We don’t live in a perfect world though and the struggle to balance violence against non-violence is messy.
Interestingly, we are told (as proper citizens) to not take matters into our own hands. We are prompted not to fight back and instead seek out authority figures who are authorized to deal with bad situations. Furthermore, as technology and communication increases, it is expected that we be in quicker contact with the authorities (and thus have less reason not to rely on them).
In an effort to drill violent behavior out of the minds of children, schools have enacted severe rules and regulations both for students who fight and for students who defend themselves. Frequently if two youths get into a fight they are both punished equally, regardless of circumstance. Teachers are put into an equally awkward position as laying a finger on a student, even if trying to break up a scuffle, can potentially land them in hot water. Children and teachers alike are often resigned to become watchful bystanders.
Bystander freeze (similar to the bystander effect) extends to more than just schools – people everywhere understand the trouble with getting involved in a violent altercation.
When all of these factors come together, you end up with situations like in the following video. A young girl spending time in a Metro Bus Tunnel gets attacked. Meanwhile, three security guards who are literally five feet away do nothing to intervene, and neither do any bystanders.
On an individual basis, it was probably “smart” for people not to intervene because now they can’t be held liable. Imagine if you pulled the attacker off the other girl and hurt her in the process. Let’s assume you have martial arts experience and she has a semi-decent lawyer. You can bet you’d be in trouble for assaulting a minor, using excessive force, etc etc.
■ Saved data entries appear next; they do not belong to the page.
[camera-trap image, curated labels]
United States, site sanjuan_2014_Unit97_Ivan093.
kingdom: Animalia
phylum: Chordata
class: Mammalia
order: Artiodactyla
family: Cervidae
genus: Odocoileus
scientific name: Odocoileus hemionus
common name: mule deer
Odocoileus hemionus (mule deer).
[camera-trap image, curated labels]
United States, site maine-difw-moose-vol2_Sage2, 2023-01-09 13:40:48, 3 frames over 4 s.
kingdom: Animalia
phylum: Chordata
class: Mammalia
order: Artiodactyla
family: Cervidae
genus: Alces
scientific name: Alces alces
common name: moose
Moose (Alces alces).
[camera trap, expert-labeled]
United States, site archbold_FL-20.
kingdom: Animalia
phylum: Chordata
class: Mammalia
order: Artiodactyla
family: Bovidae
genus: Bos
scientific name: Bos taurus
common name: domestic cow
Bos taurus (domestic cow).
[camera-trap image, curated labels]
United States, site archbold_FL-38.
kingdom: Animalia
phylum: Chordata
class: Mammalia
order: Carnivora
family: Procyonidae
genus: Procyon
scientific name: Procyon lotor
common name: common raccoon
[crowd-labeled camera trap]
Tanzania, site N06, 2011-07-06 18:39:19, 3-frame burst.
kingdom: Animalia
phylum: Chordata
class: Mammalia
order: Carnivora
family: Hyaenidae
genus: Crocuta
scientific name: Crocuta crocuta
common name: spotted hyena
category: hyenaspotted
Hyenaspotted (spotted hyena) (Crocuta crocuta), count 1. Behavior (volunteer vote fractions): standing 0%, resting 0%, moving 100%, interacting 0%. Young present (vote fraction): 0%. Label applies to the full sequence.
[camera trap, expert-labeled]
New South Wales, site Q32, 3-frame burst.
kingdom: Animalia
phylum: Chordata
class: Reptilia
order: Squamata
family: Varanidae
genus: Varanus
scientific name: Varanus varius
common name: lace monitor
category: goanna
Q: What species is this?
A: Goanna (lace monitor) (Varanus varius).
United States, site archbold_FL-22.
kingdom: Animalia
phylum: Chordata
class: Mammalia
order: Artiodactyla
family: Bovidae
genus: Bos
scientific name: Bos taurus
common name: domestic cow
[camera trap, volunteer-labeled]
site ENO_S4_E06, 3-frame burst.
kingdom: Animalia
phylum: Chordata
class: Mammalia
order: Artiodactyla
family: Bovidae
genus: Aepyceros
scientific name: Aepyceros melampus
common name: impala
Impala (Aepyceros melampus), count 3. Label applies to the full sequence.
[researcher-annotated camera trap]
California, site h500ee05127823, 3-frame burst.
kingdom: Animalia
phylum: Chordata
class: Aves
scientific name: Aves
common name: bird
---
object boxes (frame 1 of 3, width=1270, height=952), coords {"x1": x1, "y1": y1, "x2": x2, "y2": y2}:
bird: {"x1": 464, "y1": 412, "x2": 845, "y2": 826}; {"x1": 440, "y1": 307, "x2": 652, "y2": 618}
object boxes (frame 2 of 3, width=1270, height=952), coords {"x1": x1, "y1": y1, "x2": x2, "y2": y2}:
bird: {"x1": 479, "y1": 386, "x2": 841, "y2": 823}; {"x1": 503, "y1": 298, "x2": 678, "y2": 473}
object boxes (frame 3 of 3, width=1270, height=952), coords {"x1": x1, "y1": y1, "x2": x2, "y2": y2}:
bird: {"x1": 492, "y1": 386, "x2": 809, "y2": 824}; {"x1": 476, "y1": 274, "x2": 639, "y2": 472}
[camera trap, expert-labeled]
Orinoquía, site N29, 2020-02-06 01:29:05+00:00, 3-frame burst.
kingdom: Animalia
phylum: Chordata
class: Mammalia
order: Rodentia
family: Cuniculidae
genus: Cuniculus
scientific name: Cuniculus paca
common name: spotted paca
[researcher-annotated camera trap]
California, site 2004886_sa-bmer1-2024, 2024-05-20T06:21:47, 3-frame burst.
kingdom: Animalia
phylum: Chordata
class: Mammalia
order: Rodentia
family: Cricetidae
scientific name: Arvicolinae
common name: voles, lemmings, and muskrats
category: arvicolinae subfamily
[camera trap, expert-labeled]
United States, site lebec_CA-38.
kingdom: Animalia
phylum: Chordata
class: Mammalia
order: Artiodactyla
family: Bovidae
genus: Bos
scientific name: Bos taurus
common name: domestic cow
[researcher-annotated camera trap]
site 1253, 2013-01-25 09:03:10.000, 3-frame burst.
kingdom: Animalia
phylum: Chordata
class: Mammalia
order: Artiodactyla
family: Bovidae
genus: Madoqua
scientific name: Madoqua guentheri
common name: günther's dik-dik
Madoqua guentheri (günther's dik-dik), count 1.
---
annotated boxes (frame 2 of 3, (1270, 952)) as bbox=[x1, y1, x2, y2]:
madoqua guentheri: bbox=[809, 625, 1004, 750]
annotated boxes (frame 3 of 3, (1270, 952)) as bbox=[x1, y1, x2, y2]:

This is reality and it is a part of our culture. That’s why it has never been more critical to develop high levels of self defense skill. You need to rely on yourself for protection as bystander freeze is a strong phenomenon. Even security and authority personnel are not immune.
I also recommend people learn non-fistic forms of self defense in addition to percussive striking. From a legal standpoint, closed fisted strikes are often equated with willing violence and receive repercussion, but controls/locks/subtle-strikes are less obvious.
Of course you also need to make sure you have the ability to cause destruction quickly. As Shaka Zulu (the martial artist) said: “I will start with the mindset that I am going to kill you. Then, if I don’t have to, I will de-escalate”. I believe it’s necessary to have the ability to both maim and control, and have it be a naturally integrated form of self expression.
It is possible to look passive and yet be devastating.
Everybody has to decide for themselves what they are willing to risk to defend themselves, their loved ones, and complete strangers. But it’s wise to understand the possible ramifications of relying solely on others for that protection.